Torbellino: El Vuelo de la Mariposa (volumen 3)

Capítulo 27

Richard titubeó por un segundo, sin lograr decidirse si hacerlo o no. Al final y en medio de un apocado suspiro tomó la decisión. Bajó un poco la cremallera de su uniforme e introdujo la mano dentro de su camisa.

Envuelta en papel seda de color blanco, sacó la rosa más apabullada, maltrecha y lastimada que Sam hubiese visto en la vida entera. Era una rosa roja que se encontraba por completo aplastada y ahora él la tomaba y la ponía frente a ella, depositándola en sus manos con el resto de los pétalos que se habían caído, ya marchitos, junto a ésta.

 —Cuando la compré te aseguro que estaba en perfecto estado —trató de justificarse mostrándose muy apenado frente a Sam—. Era hermosa y fresca, amor. Las gotas de agua aún se deslizaban entre sus pétalos. Tenía planeado dártela; pero no pude —le dijo fijando la mirada sobre ella—. Lo siento, la llevé junto a mi pecho todo este tiempo para poder dártela en cuanto pudiese hablar contigo; por eso está en ese estado. Yooo… creo que no le hizo muy bien haber permanecido en medio de todo el percance…¿Sam? —Pronunció Richard al cabo de unos pocos segundos. Se preocupó al ver que ella no respondía, tampoco reaccionaba a ninguna de sus palabras—. No la mires así. No con tanta tristeza, por favor. Te prometo que, en cuanto pueda salir de la base, te compraré un ramo entero de rosas rojas tan frescas y hermosas como tú.

Él desconocía que no era la tristeza el sentimiento que embargaba a Sam en ese momento. Mucho menos el deseo de poseer un ramo entero de todas aquellas bellezas prometidas ahora por él. Lo que la abrumaba era el significado que ahora mismo adquiría esta desafortunada flor para ella; envuelta, por sus propias manos, en un delicado pañuelo blanco rodeado de encajes. Pues la llevó hasta su pecho y la arrinconó en contra de su corazón, mientras cerraba los ojos pensando que ni la rosa más hermosa del mundo, traída del mismo paraíso del edén, podría compararse jamás con el valor de su marchita apariencia; porque él la había retenido todo ese tiempo junto a su corazón, esperando sólo por ella.

Ahora esa rosa marchita, envuelta en aquel fino pañuelo, pasaría a formar parte de los tesoros y de todos los recuerdos que una vieja caja de zapatos, decorada con mucho ingenio, guardaría de allí en adelante para ella. 

—Te ves tan bonita como cuando duermes —pronunció Richard propiciando el despertar de sus ojos. Su mano acariciaba el desorden de sus cabellos mientras la miraba soñar despierta—. La noche anterior parecías un ángel en medio de tu descanso. No me atreví a despertarte —le dijo, consiguiendo que los ojos de Sam terminaran por expandirse en medio de su asombro—. Tuve que reportarme mucho antes del amanecer y quise llevarme el recuerdo de tu imagen dentro de mi cabeza. Siento mucho lo de la rosa, mi amor; yo te prometo que…

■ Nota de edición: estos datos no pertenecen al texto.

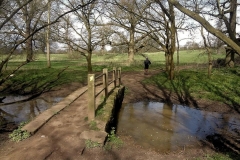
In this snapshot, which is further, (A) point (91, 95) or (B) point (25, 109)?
(B) point (25, 109)

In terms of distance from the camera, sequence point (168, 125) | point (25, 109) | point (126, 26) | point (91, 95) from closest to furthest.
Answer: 1. point (91, 95)
2. point (168, 125)
3. point (25, 109)
4. point (126, 26)

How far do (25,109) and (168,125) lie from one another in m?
7.31

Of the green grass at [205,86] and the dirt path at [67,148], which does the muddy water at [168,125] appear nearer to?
the dirt path at [67,148]

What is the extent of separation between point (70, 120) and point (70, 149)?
1887 millimetres

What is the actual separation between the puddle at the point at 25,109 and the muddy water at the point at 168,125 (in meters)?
4.23

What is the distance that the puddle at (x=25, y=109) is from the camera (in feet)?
30.6

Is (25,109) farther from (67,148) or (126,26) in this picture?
(126,26)

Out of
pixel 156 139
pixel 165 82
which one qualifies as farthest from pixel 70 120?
pixel 165 82

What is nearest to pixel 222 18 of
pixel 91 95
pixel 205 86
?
pixel 205 86

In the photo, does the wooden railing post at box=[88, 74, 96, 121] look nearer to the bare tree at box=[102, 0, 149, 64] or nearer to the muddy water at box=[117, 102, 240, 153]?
the muddy water at box=[117, 102, 240, 153]

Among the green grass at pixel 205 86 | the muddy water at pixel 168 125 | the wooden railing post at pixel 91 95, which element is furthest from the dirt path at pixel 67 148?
the green grass at pixel 205 86

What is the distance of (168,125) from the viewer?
A: 879 cm

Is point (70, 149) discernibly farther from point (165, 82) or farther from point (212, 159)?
point (165, 82)

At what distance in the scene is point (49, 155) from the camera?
4.59m
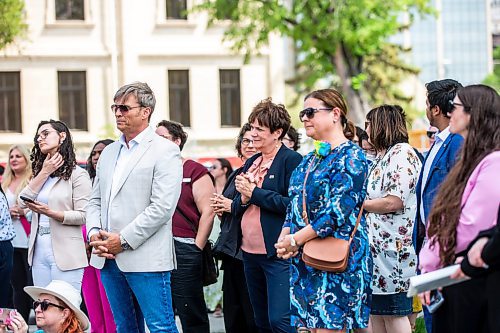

Mas Richard no consiguió terminar de hablar, porque los brazos de Sam se arrojaron sobre él, adueñándose del vigor de su cuello y fue allí cuando ella se dio cuenta de que nunca más le dejaría marcharse de su lado.

La unión de sus labios selló el pacto de amor entre los dos y la devoción que sentirían el uno por el otro de allí en adelante. Permanecerían siempre juntos desde ese día; siendo los dos como uno solo y sosteniéndose de forma mutua en el infinito querer que los caracterizara desde ese preciso momento. La familia con la que ninguno de los dos contaba allí, en ese lugar de muerte. Convirtiéndose ella en la vida misma para Richard y él, en el aire puro que tanto necesitaba Sam para poder respirar. Un mundo donde no había cabida para nadie más que no fuesen ellos dos. Un lugar en donde el dolor y la derrota no podría causar mayores estragos, más que los que ellos mismos se permitiesen afrontar sin el calor de su presencia, sin el apoyo del otro.

En síntesis, el tan ansiado rayo de sol que tanto necesitaban ambos y el cual llegó para iluminar, por entero, el valle de sus vidas.